Moreover, in the selection there are 199 cases of using the lexeme ‘reputation’, which is an abstract noun, in its plural form. This can be explained by the examination of the immediate context: the lexeme ‘reputations’ occurs when talking about a number of entities (companies, people, institutions, organizations, etc.) and thus underlining an individual character character of each of their reputations.
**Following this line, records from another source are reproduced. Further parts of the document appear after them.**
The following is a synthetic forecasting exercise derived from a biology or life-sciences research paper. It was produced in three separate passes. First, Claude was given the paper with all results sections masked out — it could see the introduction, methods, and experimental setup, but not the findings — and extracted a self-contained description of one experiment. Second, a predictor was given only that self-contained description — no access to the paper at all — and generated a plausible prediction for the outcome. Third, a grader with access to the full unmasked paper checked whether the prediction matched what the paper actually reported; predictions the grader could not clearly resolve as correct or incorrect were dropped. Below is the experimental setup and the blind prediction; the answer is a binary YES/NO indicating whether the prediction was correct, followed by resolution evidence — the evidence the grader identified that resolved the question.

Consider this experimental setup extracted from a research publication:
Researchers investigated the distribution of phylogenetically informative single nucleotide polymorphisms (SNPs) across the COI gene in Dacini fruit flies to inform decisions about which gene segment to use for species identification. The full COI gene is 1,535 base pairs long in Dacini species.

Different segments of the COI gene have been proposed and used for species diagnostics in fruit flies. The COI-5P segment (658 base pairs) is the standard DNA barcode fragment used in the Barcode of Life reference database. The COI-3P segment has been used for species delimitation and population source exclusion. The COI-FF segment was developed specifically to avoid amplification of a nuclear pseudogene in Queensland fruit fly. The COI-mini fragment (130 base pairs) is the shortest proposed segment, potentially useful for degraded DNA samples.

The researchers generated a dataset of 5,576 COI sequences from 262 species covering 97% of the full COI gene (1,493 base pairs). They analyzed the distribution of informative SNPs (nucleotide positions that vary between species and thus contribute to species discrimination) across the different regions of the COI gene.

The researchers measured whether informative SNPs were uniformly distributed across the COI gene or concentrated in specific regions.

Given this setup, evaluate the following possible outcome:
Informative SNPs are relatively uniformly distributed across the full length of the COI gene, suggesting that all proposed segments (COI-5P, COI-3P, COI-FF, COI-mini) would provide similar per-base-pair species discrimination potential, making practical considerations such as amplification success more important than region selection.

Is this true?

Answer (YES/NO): NO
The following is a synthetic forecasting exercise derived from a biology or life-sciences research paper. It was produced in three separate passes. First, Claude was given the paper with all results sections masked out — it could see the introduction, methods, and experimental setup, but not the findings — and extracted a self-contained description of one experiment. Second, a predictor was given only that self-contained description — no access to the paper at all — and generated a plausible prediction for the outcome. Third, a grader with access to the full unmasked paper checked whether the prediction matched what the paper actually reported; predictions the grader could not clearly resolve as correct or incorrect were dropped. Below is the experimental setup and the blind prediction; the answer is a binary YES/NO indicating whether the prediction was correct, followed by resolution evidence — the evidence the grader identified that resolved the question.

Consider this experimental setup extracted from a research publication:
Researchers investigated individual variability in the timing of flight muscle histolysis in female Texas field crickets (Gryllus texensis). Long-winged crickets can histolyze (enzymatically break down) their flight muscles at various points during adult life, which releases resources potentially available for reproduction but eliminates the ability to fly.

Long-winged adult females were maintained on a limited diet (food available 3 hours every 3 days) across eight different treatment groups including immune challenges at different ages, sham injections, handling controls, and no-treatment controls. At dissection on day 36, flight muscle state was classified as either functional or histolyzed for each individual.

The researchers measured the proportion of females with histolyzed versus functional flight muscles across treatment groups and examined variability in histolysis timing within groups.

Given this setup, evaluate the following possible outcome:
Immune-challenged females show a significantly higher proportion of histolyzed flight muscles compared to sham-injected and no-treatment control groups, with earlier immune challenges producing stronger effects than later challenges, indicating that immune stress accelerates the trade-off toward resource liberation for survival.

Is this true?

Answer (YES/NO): NO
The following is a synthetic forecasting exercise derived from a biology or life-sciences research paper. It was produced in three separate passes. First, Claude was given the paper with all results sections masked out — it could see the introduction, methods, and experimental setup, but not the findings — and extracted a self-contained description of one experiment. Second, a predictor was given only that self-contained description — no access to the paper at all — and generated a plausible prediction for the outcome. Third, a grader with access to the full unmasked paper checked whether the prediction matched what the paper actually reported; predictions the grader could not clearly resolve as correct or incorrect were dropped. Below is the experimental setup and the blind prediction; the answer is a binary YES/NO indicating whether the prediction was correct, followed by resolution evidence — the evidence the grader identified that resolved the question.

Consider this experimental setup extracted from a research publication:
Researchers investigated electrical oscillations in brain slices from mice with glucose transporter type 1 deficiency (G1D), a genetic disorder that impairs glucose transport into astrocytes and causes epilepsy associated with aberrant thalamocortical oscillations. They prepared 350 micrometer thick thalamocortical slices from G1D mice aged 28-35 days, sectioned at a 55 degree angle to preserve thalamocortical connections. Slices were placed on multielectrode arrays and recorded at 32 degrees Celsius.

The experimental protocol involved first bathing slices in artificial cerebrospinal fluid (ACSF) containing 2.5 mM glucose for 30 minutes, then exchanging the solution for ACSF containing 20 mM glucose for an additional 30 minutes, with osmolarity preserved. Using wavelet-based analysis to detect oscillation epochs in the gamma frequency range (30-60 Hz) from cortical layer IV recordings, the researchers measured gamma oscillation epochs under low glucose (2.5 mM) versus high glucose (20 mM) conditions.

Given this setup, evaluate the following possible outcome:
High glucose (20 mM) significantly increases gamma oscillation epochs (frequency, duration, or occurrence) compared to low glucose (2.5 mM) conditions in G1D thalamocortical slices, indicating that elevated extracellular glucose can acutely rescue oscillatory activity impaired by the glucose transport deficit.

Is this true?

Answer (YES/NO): YES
Speaking of the metaphorical collocations with the lexeme ‘reputation’, two major types of representation can be identified – reputation as a tangible object (objectification based on metaphor) and reputation as a person (personification based on metonymy). According to Šeškauskiené and Stepančuk, such tendencies “are in line with the cognitive principle of embodiment, because our perception of abstractions in terms of objects or humans arises from our interaction with the world, where people and the material world taking the form of concrete objects are the main ‘interacting sides’” (Šeškauskiené & Stepančuk 2014: 116).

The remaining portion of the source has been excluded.